What Happened
Wharton professor and AI researcher Ethan Mollick conducted an experiment using OpenAI's GPT-4o Pro to research the historical impact of Roman aqueducts on labor displacement. Mollick prompted the AI to analyze this specific historical case study and produce a "METR-style graph" — referring to the visual style used by the AI research organization METR (formerly ARC Evals) in their AI capability forecasting reports.
The AI generated a graph showing labor displacement over time, with Mollick noting two key findings from the analysis:
- The displacement followed an exponential pattern with a specific "doubling time" (the exact timeframe wasn't specified in the tweet)
- The exponential growth eventually transitioned into an S-curve pattern as displacement saturated
Mollick added two interpretive lessons from this historical case:
- "Displacing terrible work is good" — referring to the grueling manual water-carrying labor that aqueducts eliminated
- "All exponentials become s-curves in the end" — noting that even rapid technological displacement eventually reaches saturation points
Context & Verification
Mollick explicitly noted that he performed "spot checks" on the AI's research and found it "seemed accurate." This verification step is significant — while the AI conducted the initial research and analysis, human expertise was still required to validate the findings.
The experiment builds on Mollick's ongoing work exploring how advanced AI models can augment research capabilities.
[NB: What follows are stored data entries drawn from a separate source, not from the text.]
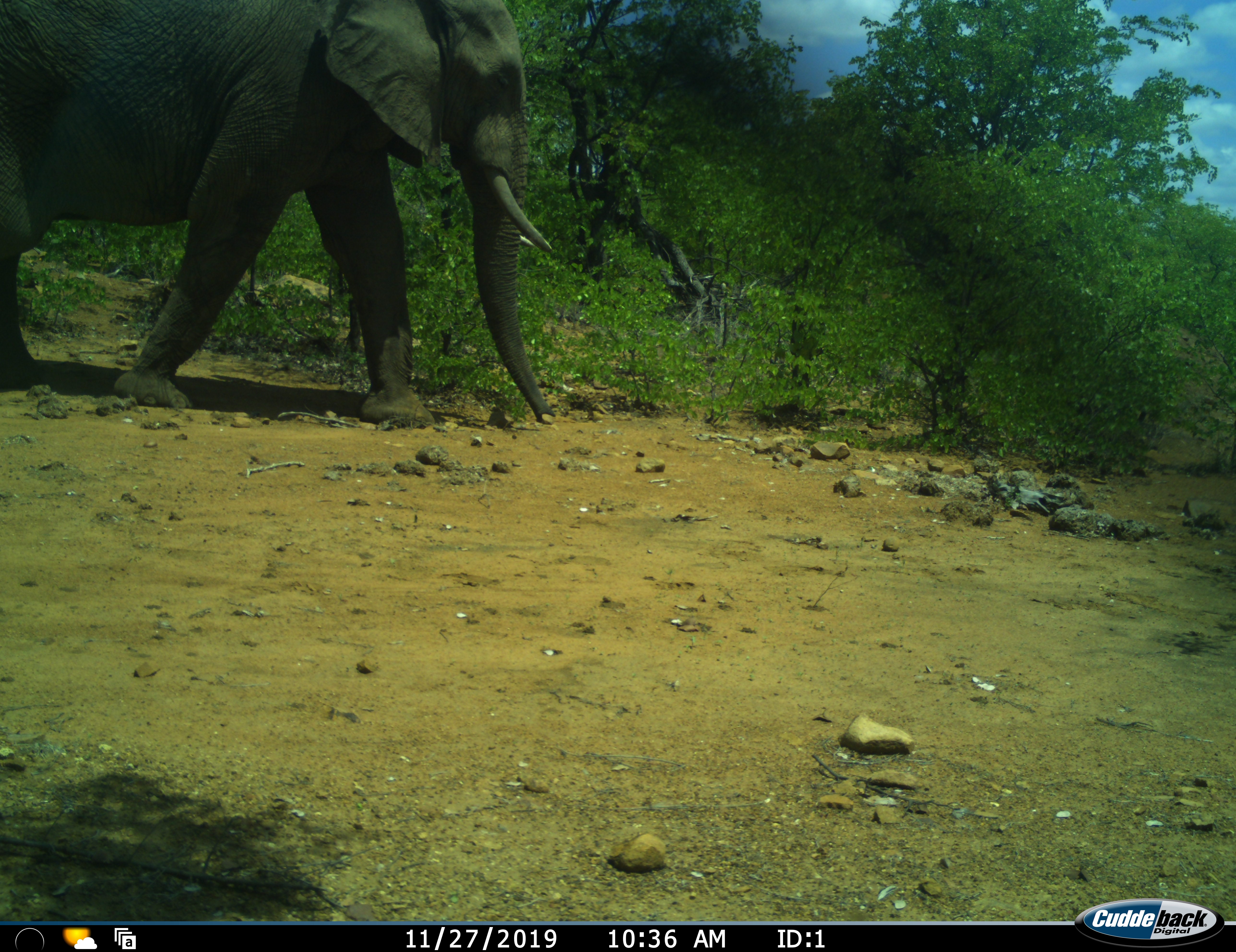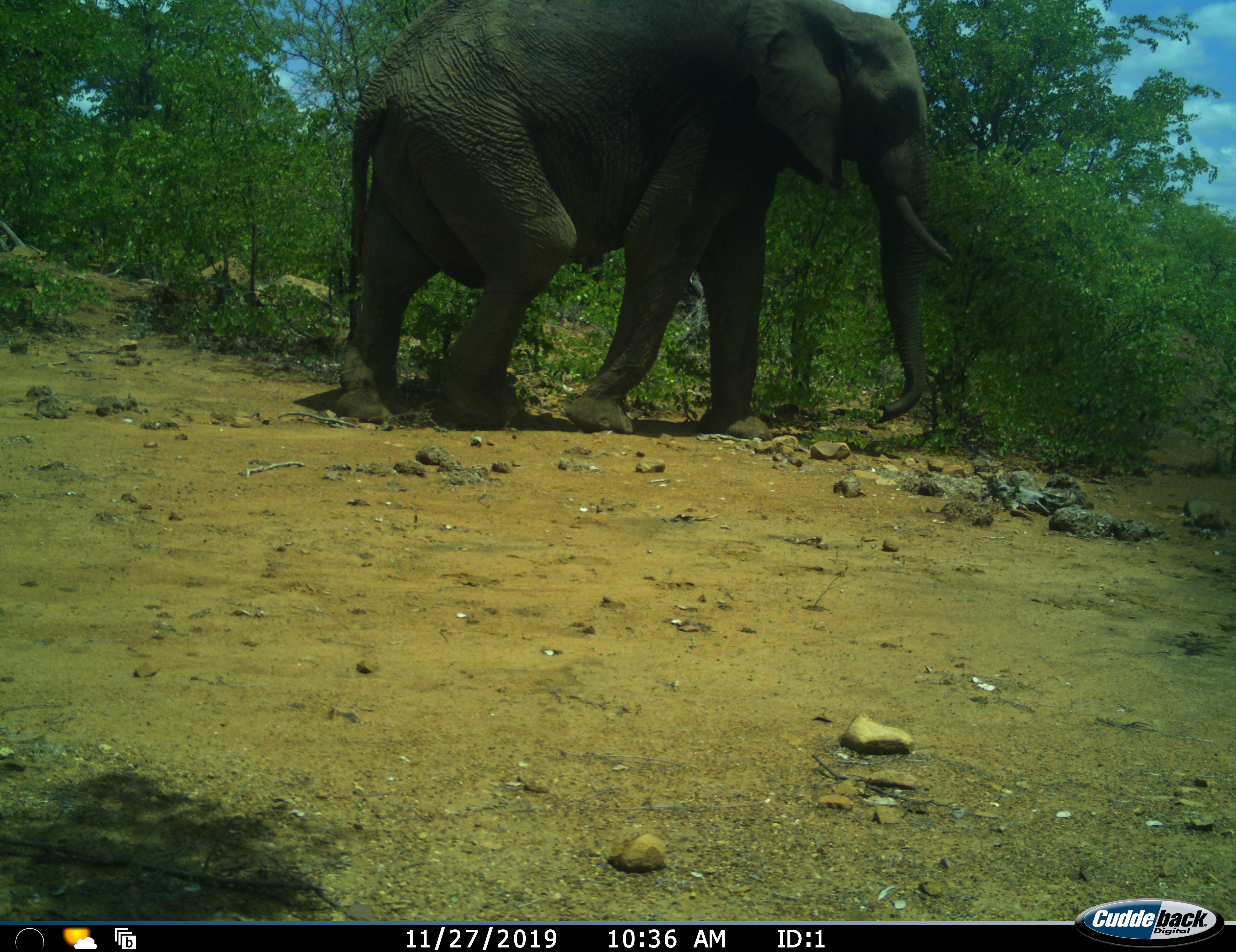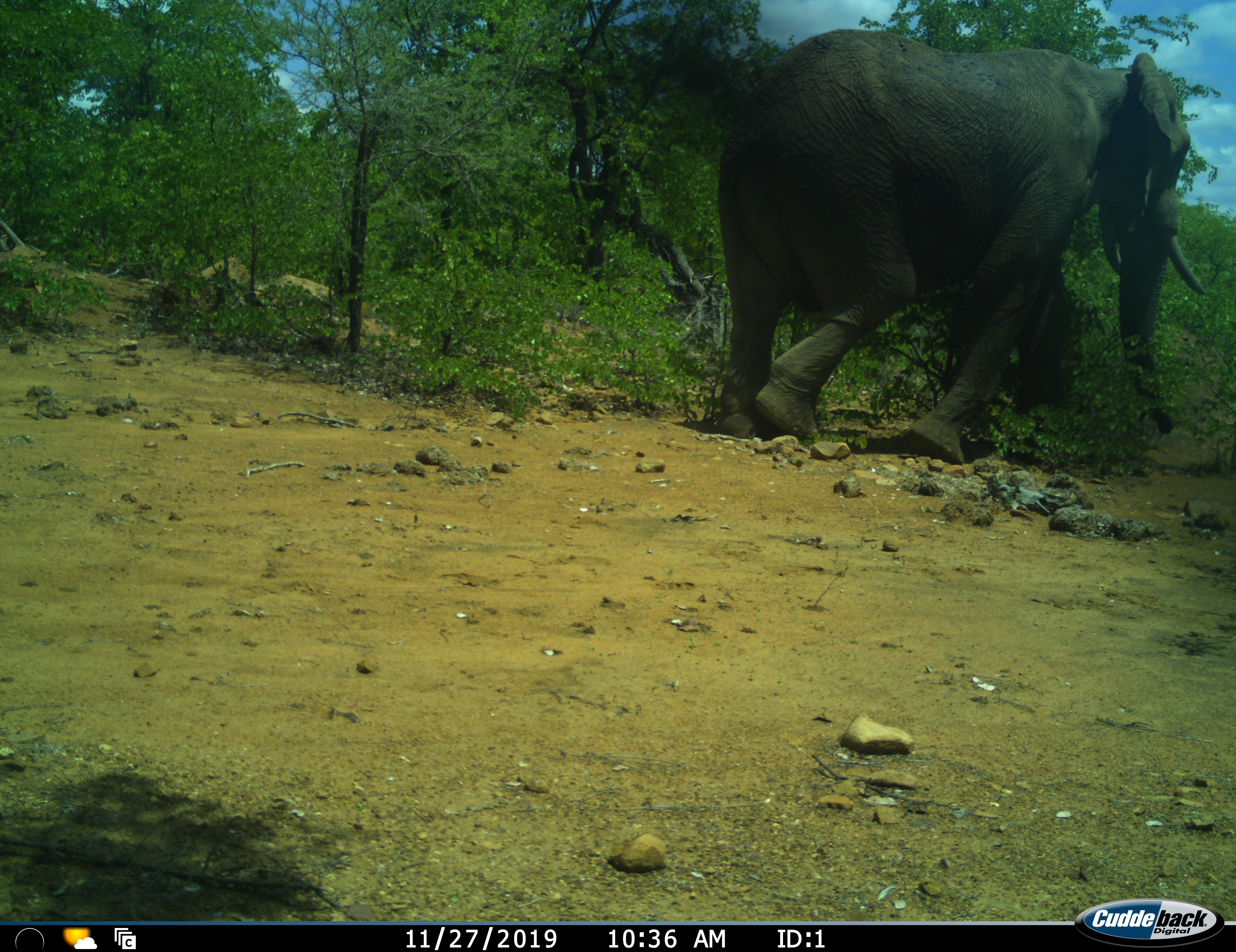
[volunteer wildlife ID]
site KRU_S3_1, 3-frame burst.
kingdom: Animalia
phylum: Chordata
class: Mammalia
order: Proboscidea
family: Elephantidae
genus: Loxodonta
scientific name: Loxodonta africana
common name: african bush elephant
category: elephant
Elephant (african bush elephant) (Loxodonta africana), count 1. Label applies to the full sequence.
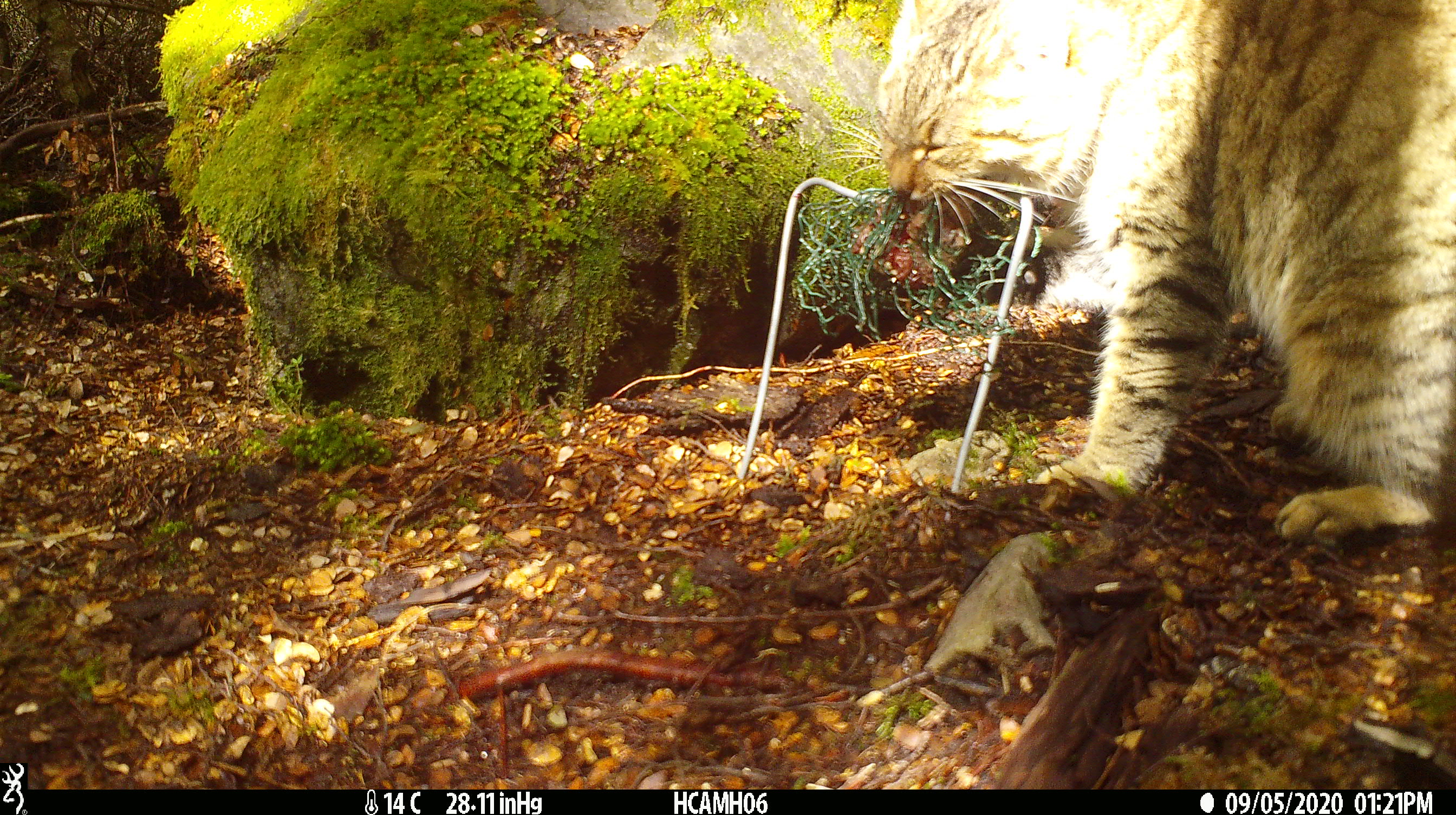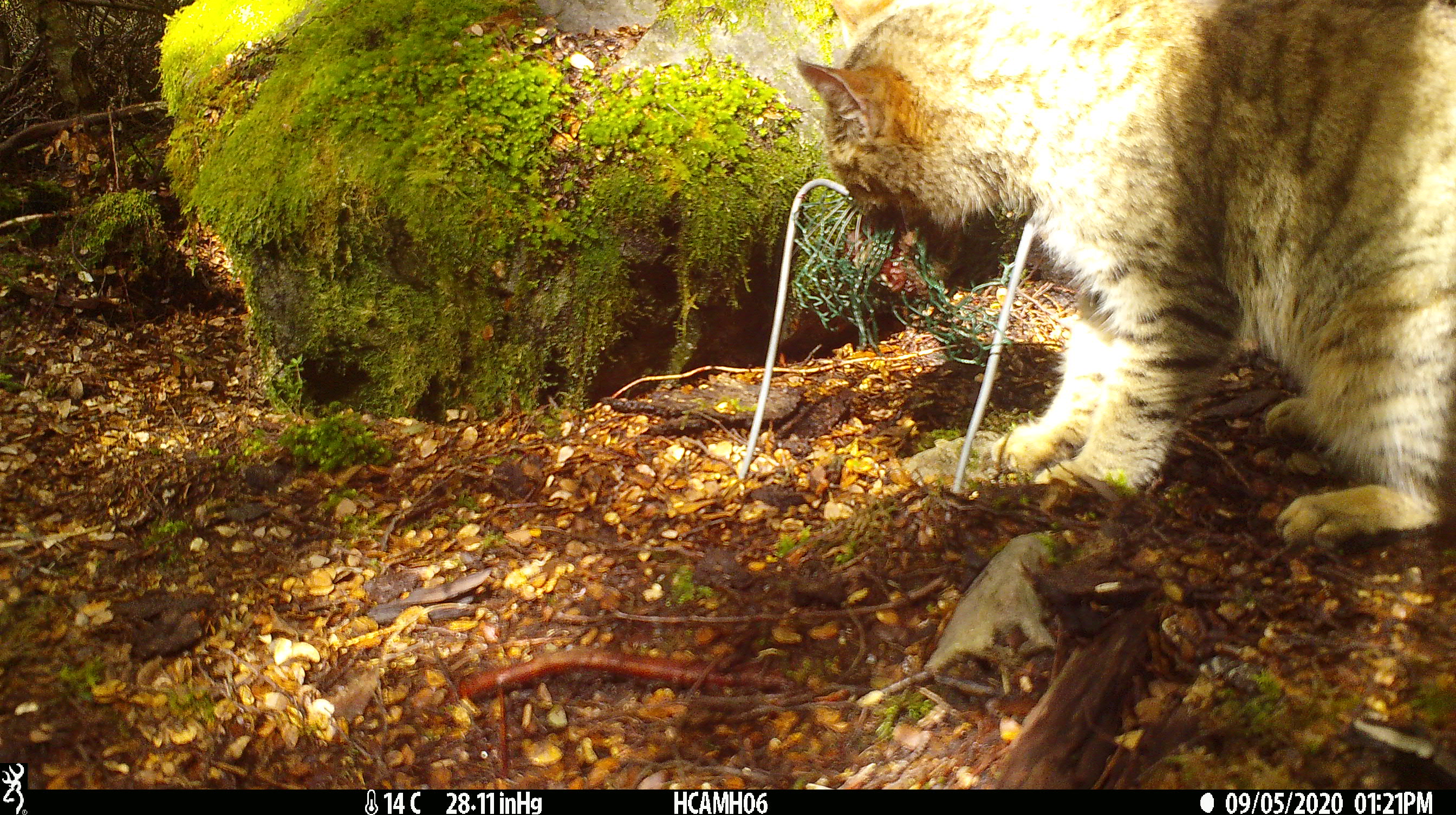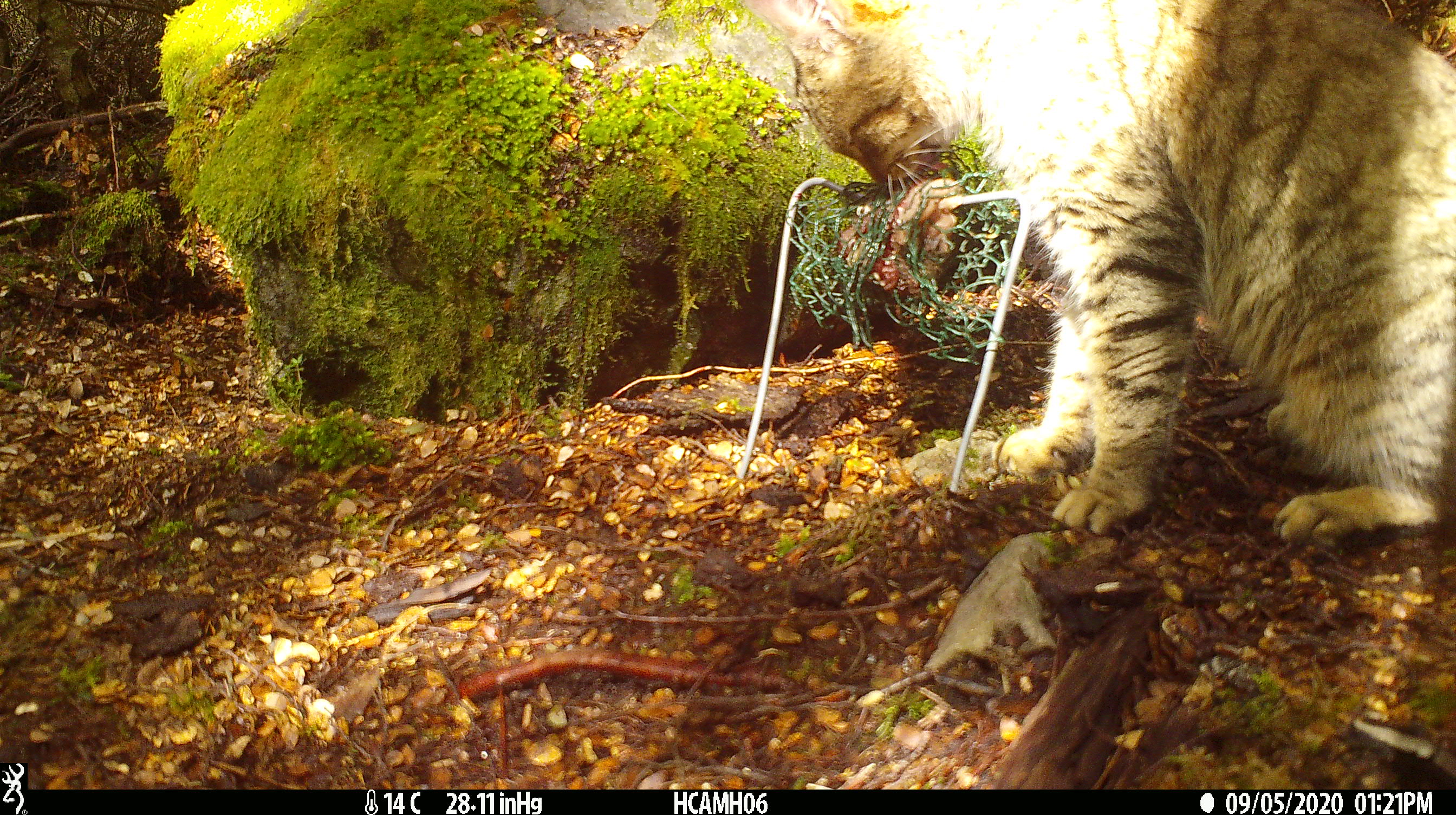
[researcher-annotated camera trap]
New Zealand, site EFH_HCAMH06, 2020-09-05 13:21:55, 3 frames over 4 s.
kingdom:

As a professor at Wharton who frequently writes about AI's impact on work and education, Mollick has been testing frontier models' abilities to assist with complex analytical tasks that traditionally require specialized historical and economic expertise.
The reference to "METR-style" graphs connects this historical analysis to contemporary AI forecasting. METR (formerly ARC Evals) produces influential reports tracking AI capabilities, often using exponential growth curves to model progress. By applying this analytical framework to historical technology adoption, Mollick creates a bridge between past technological transitions and current AI development trajectories.
Technical Note on the Model
Mollick specified using "GPT-5.4 Pro" in his tweet, which appears to be a typographical error for GPT-4o Pro — OpenAI's current flagship multimodal model. The "o" in GPT-4o stands for "omni," referring to its ability to process and generate text, audio, and visual content. The Pro version offers higher rate limits and priority access to new features.
This model choice is significant because GPT-4o represents one of the most capable publicly available AI systems for complex reasoning tasks. Its ability to research historical economic patterns suggests growing competency in synthesizing information across domains — in this case, combining historical data, economic theory, and data visualization.